Oumoh es una pequeña de cuatro años con una historia que es preciso contar. Huyó de Costa de Marfil junto con su madre para evitar la mutilación genital que se les practica a las niñas como rito de iniciación en algunos países de África. En el camino, extravió a su madre. Llegó a Italia el cinco de noviembre a la isla de Lampedusa después de ser rescatada por la guardia italiana. La balsa en la que venía naufragó. La chiquita sólo era identificada por su nombre, se ignoraba todo de ella pues permaneció en silencio después de su rescate. El impacto sufrido le quitó la posibilidad de hablar.

Oumoh es una de las 20,000 pequeñas que han caminado solas y han llegado a Italia huyendo del hambre, la marginación, el miedo.
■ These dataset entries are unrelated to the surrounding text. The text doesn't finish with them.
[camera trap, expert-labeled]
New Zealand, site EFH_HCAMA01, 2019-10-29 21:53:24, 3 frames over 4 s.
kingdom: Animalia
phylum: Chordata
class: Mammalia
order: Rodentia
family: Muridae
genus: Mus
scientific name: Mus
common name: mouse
No extraña que la niña no quisiera hacer esfuerzos por comunicarse en ninguna forma con nadie. Sin embargo,la fortuna la favoreció. En el albergue al que llegó, encontró a su ángel de la guarda: Marinela Cefala, jefa de la oficina de recepción de inmigrantes. La carita de la niña la conmovió, se le grabó en la retina. 

Lo que algunos llaman coincidencia y otros preferimos decirle milagro, sucedió. Marinela Cefala, en otro refugio, le prestó su teléfono celular a otra niña de Costa de Marfil para que jugara. La pequeña encontró una fotografía de Oumoh y la reconoció. También pudo identificar a la madre perdida, una mujer de 31 años. Las niñas se conocieron en uno de los refugios de espera que están en Tunez y por eso detonó un proceso virtuoso. Se localizó a uno de los tíos de Oumoh en Francia, quien a su vez localizó a la mamá perdida. 

La mujer al enterarse de que su hija estaba viva, sana y salva estalló en lágrimas de felicidad y la pequeña Oumoh al escuchar la voz de su mamá, empezó a hablar. Marinela describe la reacción de la niña: mirada de sorpresa, casi azorada de la pequeña que se llevó la mano al corazón, sonrió tímidamente y empezó a asentir. Luego saltó y saltó por toda la habitación. Se están llevando a cabo las pruebas de ADN para confirmar científicamente lo que el corazón anhela, que madre e hija vuelvan a estar juntas. 

La historia de Oumoh es un ejemplo de éxito que nos deja el corazón hecho nudo y con un bulto pesado en la garganta. La fortaleza de una niña que peregrinó y llegó sola a Lampeduza hoy está en el umbral de tener un final feliz. ¿Será así? ¿Se le permitirá una vida de igualdad, respeto, identidad propia, manos amigas, educación, alimento, techo, protección? En fin, ¿gozará de los derechos humanos que se le otorgan a los niños? Espero que así sea, que la discriminación, las mutilaciones, el hambre y el miedo hayan terminado para esta criatura tan valiente. Se lo merece.